課題一覧:
1 – Boxへのアップロードに関する記事から、「で、Mac特有のファイル名の」で始まり「プロードはできちゃいます)。」で終わる部分を一字一句変えずに引用してください。
2 – 次の(a)〜(c)がBoxへのアップロードに関する記事の内容と合っているか、それぞれ「はい」か「いいえ」で答えてください。各回答には、判断の根拠となる記事中の語句を正確に引用して添えてください。
(a) 名称の先頭に半角スペースがあるフォルダは、Macからアップロードできない。
(b) 末尾の半角スペースを検索するときは、ウインドウ右上の検索窓を使う。
(c) Boxの有料プランは容量無制限である。
3 – Boxへのアップロードに関する記事に基づいて、次の問いに答えてください。
(a) 末尾の半角スペースによるエラーは、ファイル名とフォルダ名のどちらで起きる場合がほとんどですか。
(b) 一括検索置換を始めるために実行するショートカットは何ですか。
(c) 「検索:」と書かれた場所で、検索の対象が何になっていたら対象のフォルダを選択し直す必要がありますか。

文書:
********
はじめに
たまには普通の記事も書きますよ。
最近会社で「Box」というファイルストレージサービスを使い始めました。「DropBOX」じゃありません、「Box」です。これは主に企業で使われることの多いサービスで、有料プランは容量無制限、さらに特に高いセキュリティが一定の評価を得ている…らしいです。
ところが、使い始めたら、Macのちょっと古いファイルやフォルダなどが、エラーが出まくってアップロードできず、困ってしまっていました。色々調べた挙句、ようやく 原因のパターンを突き止めることができました。
ニッチな情報で需要があるかはわかりませんが、Macユーザーが「Boxでエラーでまくって碌にアップロードできなーい」とお悩みなお方への一助になれば、そして自分への備忘録としてこの記事を書きました。
で、Mac特有のファイル名のつけ方に起因するのかと思ったらやっぱりそうでした。以下にBoxでMacからアップロードできない条件を述べていきます。
1.ファイル名、フォルダ名の末尾が半角スペース(空白)である
Macからのアップロードエラーで最も多い原因がこれです。名称の先頭の空白は大丈夫です、ダメなのは末尾の空白です。フォルダ名の場合がほとんどで、ファイル名の場合はアプリが拡張子をつけてくれるので割合としては稀です。
ま、これはサポート文書でも明示されているんですけどね(一応先頭の空白もダメっと書かれていますが、これはアップロードはできちゃいます)。
対処法
対処法とは言っても、ファイル名、フォルダ名の末尾の半角スペースを削除するだけで、これであっさりとアップロードできます。
と言うか、Windowsユーザーから見たら、「Macはファイル名の末尾を半角スペースとかできちゃうんだ」って感じでしょうが、できちゃうんですよ。「スペース」ってのが質(たち)が悪いんですよ、パッと見てわからないですからね。
で、「末尾の半角スペースを削除するだけ」って書きましたが、ファイル1個だけアップするならいざ知らず、フォルダごとアップロードしたりする場合、中のファイルのどれが該当するか一目で判らないし、このあと何個もフォルダ単位でアップロードする予定の場合、どこに何個こんなフォルダやファイルがあるか判らないときとか、うんざりしますよね。
そこでMacOSの機能で、ファイル名、フォルダ名の末尾の半角スペースを、一括検索置換する方法をご紹介します。
名前の末尾がスペースのファイル、フォルダを検索、一括置換する方法
- アップロードしようとしているフォルダを開いておき、ショートカット、「コマンド+f」を実行します。尚、ウインドウ右上の検索窓は使いません(ここでは検索置換できないので)。
- ウインドウの最上部付近、「検索:」と書かれた場所で、検索の対象がこのフォルダになっているか確認します。「このMac」になっていたら対象のフォルダを選択して下さい。
- 「種類」が「任意」となっているポップアップの「種類」を「名前」に、「任意」が「一致」に変わりますのでここから、「で終わる」に変更します。そして、現れた検索窓に「半角スペース(空白)」を入力します。
- スペースを入れると条件に合ったファイル、フォルダがリストにぞろぞろと現れます。
- これらを全選択して右クリック(またはオプション+クリック)し、「◯項目の名前を変更…」(◯内は選択した項目数)を選択します。
********
(空間推論データセットのエントリ)
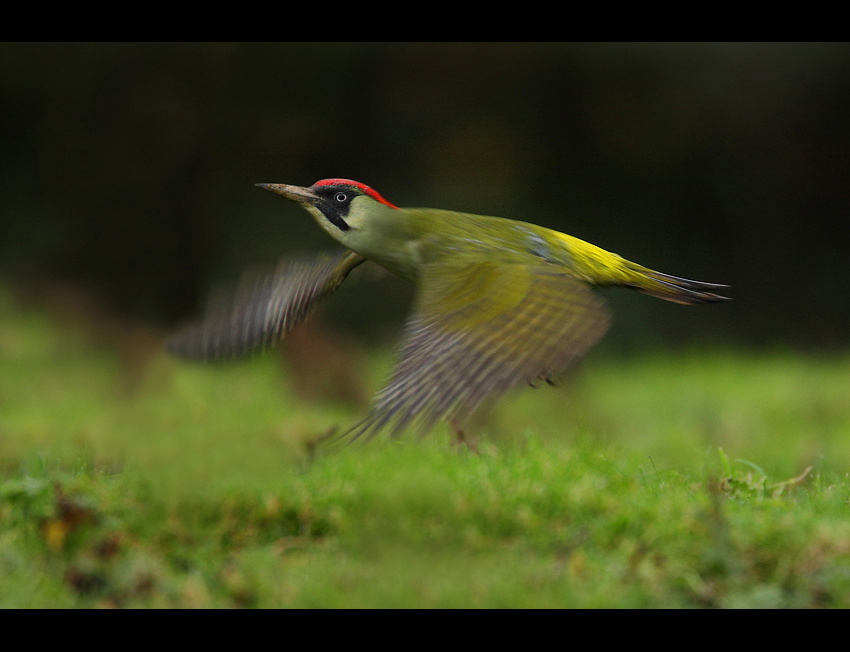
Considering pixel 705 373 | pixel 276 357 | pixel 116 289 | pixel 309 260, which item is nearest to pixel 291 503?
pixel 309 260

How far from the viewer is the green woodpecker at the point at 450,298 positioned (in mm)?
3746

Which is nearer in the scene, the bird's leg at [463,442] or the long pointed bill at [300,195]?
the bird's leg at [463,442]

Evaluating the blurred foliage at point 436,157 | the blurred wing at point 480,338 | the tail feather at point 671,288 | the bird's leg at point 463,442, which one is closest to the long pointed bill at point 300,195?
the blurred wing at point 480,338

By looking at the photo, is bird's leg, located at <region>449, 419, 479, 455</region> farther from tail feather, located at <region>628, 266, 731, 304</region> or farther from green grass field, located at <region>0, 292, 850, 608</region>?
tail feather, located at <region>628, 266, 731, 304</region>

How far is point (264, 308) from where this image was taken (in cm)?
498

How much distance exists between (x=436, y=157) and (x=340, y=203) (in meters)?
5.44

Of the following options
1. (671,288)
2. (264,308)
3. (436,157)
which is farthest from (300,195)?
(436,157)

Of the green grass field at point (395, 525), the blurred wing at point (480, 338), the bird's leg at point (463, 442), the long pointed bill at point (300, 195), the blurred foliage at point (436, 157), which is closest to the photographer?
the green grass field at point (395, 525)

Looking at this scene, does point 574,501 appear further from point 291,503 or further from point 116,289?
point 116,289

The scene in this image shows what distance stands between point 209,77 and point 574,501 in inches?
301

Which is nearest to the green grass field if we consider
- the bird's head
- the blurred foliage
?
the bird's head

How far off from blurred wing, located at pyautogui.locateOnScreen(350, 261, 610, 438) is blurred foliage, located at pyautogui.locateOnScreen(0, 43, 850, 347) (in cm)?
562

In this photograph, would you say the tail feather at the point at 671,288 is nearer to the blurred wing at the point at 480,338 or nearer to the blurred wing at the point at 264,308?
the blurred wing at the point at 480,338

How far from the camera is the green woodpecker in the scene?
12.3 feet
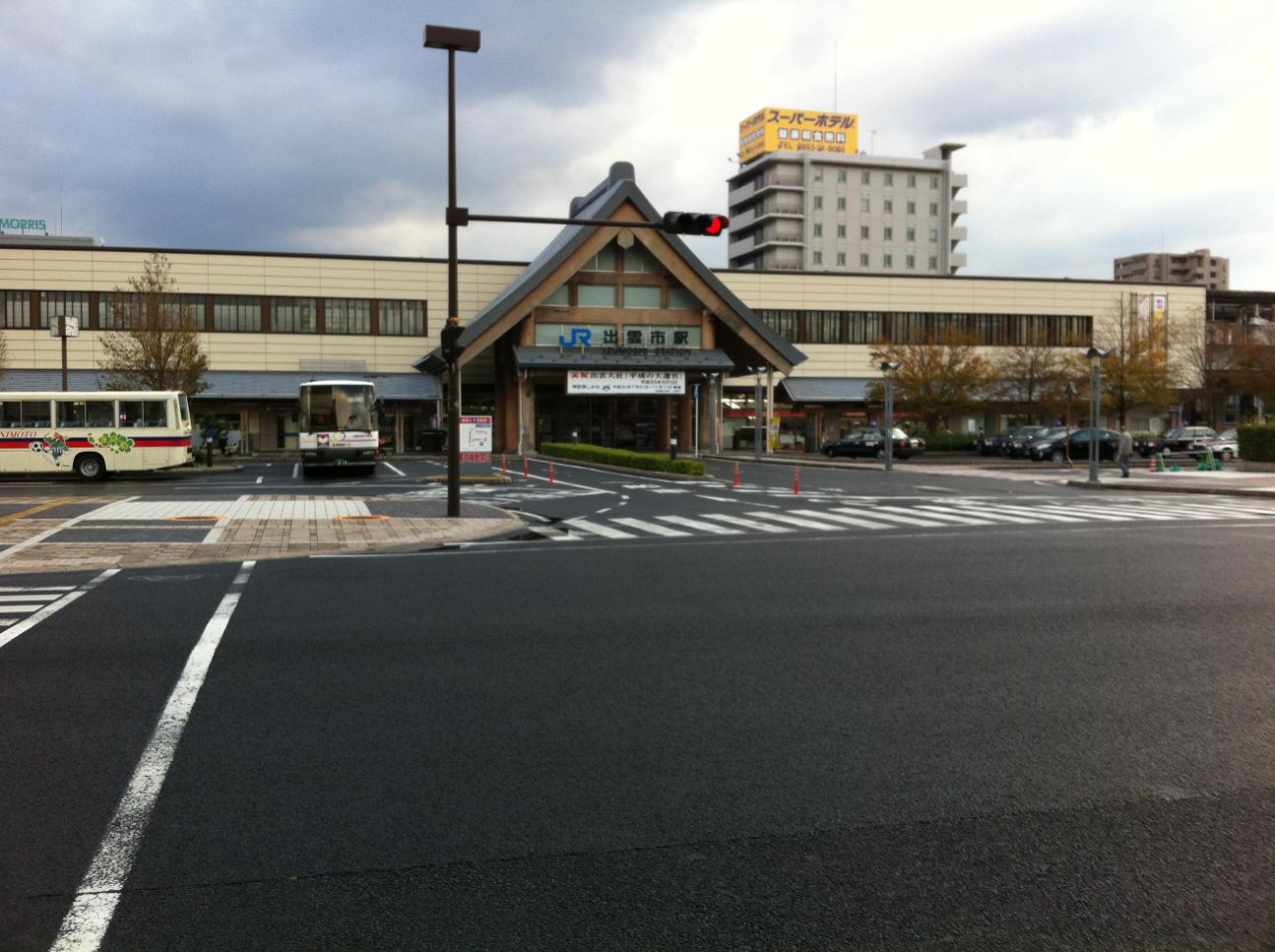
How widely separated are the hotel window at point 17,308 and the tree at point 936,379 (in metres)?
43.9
********
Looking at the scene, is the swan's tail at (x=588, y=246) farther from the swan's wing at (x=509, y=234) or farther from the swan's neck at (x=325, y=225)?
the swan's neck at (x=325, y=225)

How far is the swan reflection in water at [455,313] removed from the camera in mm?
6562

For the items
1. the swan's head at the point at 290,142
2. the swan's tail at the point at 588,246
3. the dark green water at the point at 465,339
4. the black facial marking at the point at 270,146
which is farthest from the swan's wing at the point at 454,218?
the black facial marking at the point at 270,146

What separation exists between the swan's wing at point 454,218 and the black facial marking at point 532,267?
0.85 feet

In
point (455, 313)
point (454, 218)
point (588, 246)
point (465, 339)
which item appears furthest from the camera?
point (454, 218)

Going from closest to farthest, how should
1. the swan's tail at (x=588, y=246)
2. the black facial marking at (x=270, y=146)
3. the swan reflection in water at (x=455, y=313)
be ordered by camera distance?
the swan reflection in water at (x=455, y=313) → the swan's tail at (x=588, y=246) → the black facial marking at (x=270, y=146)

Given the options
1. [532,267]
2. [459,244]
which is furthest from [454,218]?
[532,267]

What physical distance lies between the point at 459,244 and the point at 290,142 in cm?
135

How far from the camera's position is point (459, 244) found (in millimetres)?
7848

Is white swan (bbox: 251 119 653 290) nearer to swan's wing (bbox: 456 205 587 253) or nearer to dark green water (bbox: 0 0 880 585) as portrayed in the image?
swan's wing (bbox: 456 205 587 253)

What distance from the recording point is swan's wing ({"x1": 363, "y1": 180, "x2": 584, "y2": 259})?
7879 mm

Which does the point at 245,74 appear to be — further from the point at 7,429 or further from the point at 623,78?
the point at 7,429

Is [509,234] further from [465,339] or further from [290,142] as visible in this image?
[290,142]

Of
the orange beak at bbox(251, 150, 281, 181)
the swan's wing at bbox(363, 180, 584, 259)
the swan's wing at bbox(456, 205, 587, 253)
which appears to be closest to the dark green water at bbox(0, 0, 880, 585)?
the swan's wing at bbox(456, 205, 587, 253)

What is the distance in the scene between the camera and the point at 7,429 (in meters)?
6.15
********
課題の解答:
1 –
で、Mac特有のファイル名のつけ方に起因するのかと思ったらやっぱりそうでした。以下にBoxでMacからアップロードできない条件を述べていきます。
1.ファイル名、フォルダ名の末尾が半角スペース(空白)である
Macからのアップロードエラーで最も多い原因がこれです。名称の先頭の空白は大丈夫です、ダメなのは末尾の空白です。フォルダ名の場合がほとんどで、ファイル名の場合はアプリが拡張子をつけてくれるので割合としては稀です。
ま、これはサポート文書でも明示されているんですけどね(一応先頭の空白もダメっと書かれていますが、これはアップロードはできちゃいます)。

2 –
(a) いいえ。「名称の先頭の空白は大丈夫です、ダメなのは末尾の空白です。」
(b) いいえ。「尚、ウインドウ右上の検索窓は使いません」
(c) はい。「有料プランは容量無制限」

3 –
(a) フォルダ名
(b) 「コマンド+f」
(c) 「このMac」